Stephen Colbert: Last week, the, uh, Congressional canker bloomed again. The Democrats hauled Alberto Gonzales away from fighting the War on Terror just to ask him a bunch of stupid questions about something that is none of their business: fighting the War on Terror. And get this: it was about detainees' so-called "rights". Listen, once the President declares you an enemy combatant, you don't have any rights. Read your Kafka.

Arlen Specter--Senator Arlen Specter said detainees have the right of habeas corpus--that means they can challenge their imprisonment in court.
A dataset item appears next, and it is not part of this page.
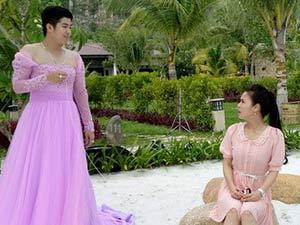 Chồng Nhật Kim Anh mặc váy cầu hôn vợ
But Gonzales set him straight.

[clip, C-SPAN]
Alberto Gonzales: The fact that the Constitution--again, there is no express grant of habeas in the Constitution. There is a prohibition against taking it away--
Arlen Specter: Now wait a minute, wait a minute. The Constitution says you can't take it away, except in case of rebellion or invasion. Doesn't that mean you have the right of habeas corpus?
AG: I meant by that comment the Constitution doesn't say every individual in the United States or every citizen is hereby granted or assured the right to habeas--it doesn't say that.
[end clip]

SC: You can't fight that logic. You can only make it the subject of tonight's Word: exact words.

  • Exact Words


I'm no fan of lawyers or their lawyer talk.

  • Like "Restraining Order"


I hated to see Clinton try to hide behind "depends on what the definition of 'is' is" to get away with that hummer. It's that kind of slick wordplay that got him impeached.

  • Also Got Him The Hummer


But Alberto Gonzales isn't like other lawyers.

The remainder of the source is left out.